Tout concourait à porter son irritation jusqu’à la souffrance. Chaque fois qu’arrivaient, à son oreille distraite, quelques mots de la plaidoirie adverse ou des conclusions du ministère public, c’était pour entendre honnir la faute dont elle avait été coupable. « Expédient misérable, qui eût révolté l’honnêteté de mon client, » attestait l’avocat du défendeur, tandis que l’avocat général, avec autant d’indignation que M. Marcenat, conspuait « cette vilenie qui encourt la réprobation publique et la vindicte des lois ».

Cependant Caroline demeurait là, sous ces outrages, comme enchaînée par un mauvais sort.

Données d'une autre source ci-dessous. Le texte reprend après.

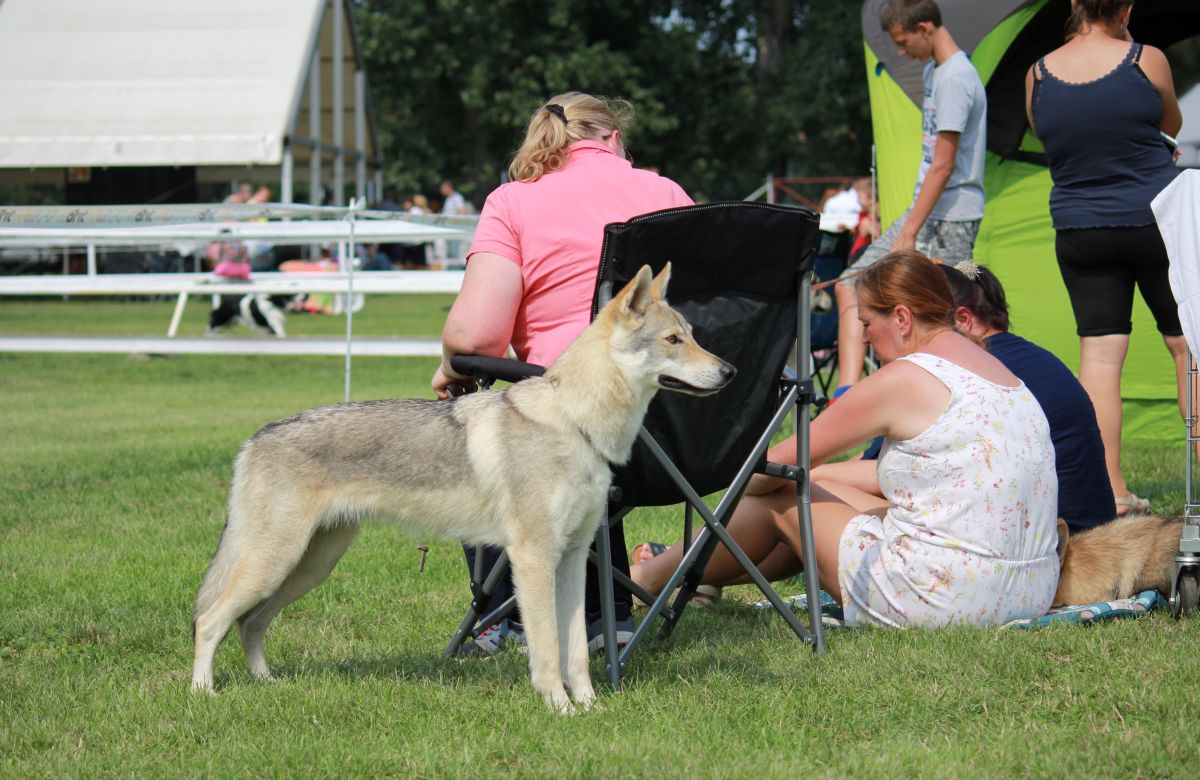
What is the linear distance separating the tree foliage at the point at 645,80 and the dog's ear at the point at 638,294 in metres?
30.8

Il lui fallait, jusqu’au bout, surveiller Mme Marcenat et Mme Dalyre.

Enfin, le président déclara que « la cause était mise en délibéré pour l’arrêt être rendu à l’audience du lendemain ». Et tous ceux qu’avait attirés l’affaire Huchon se dispersèrent.

Mlle Laguépie sortit avec le flot. Dans la salle des Pas-Perdus, elle vit de loin M. Marcenat, encadré par sa femme et par sa sœur, recevoir les congratulations de quelques amis, et des marques de respect de tous. Une fureur jalouse souleva l’âme fielleuse de Caroline. Elle injuria mentalement le trio. Charmant tableau de famille !

Allons, c’en était fait ! Il lui faudrait, dorénavant, subir l’odieux contact de ceux qu’elle appelait ses ennemis. Ah ! que du moins il lui fût épargné de les voir aux Sables, hôtes de la villa, auxquels elle devrait rendre des égards ! Cela dépasserait ses forces.

Mais le calice nauséabond qu’elle repoussait d’avance lui fut néanmoins annoncé. Mme Dalyre résolut d’attendre à Poitiers que son frère revînt d’Angers. Et elle informa sa demoiselle de compagnie qu’il serait urgent d’achever l’installation de certaines chambres du premier, en sa villa sablaise, M. et Mme Marcenat ayant promis d’y venir passer quelques semaines de l’été.